StrychnineInTheSandwiches · 04/03/2022 12:42

I only read What Katy Did At School once. A sure sign it didn't chime with me.

Erinyes · 04/03/2022 12:45

@ClariceQuiff

See I think that’s a deeply unromantic view of boarding! The good head is replaced by a poor one, the food is inadequate, the building is cold, they have to parade down the public baths weekly to wash, the authorities get it wrong on a disciplinary issue, and the education on offer sounds pretty poor…?

I think the romance is in the camaraderie of the girls, the way the SSUC rallies round when Katy is falsely accused, their cosy meetings and so on.
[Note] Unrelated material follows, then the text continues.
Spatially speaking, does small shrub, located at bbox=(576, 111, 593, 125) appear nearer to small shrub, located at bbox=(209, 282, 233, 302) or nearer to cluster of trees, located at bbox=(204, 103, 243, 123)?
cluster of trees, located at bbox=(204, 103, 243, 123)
The teachers do eventually realise they did Katy an injustice and Miss Jane goes so far as to apologise. When Katy marries Ned in 'Clover' both Miss Jane and Mrs Nipson send her wedding presents!

Oh, I love it too, but the most likeable bits aren’t the school as an institution, they’re the SSUC, Rose Red, the Christmas boxes etc. (I think I was mentally comparing it with the Chalet School, or the Enid Blyton school series, where everyone is continually banging on about the wonderfulness of their school above all others, its set on cliffs above a majestically lovely cove, and it transforms problem girls into paragons etc!

I think when I first read it as a child I was mostly intimidated by the SSUC’s facility with writing spontaneous verse!

ArabeI · 04/03/2022 12:47

"I think the romance is in the camaraderie of the girls, the way the SSUC rallies round when Katy is falsely accused, their cosy meetings and so on."

This^

ClariceQuiff · 04/03/2022 12:47

Strychnine Just out of curiosity, did you enjoy any of the other 'Katy' books?

'School' is rather odd in that it takes quite a while to get to the school bit - there's the unrelated episode of Elsie and Johnny's disastrous visit to the Worretts' before the events leading to the older girls going to school even starts.

Re. the education on offer - I got the impression the school was almost more of a 'finishing school' than a place where the girls were expected to learn a lot.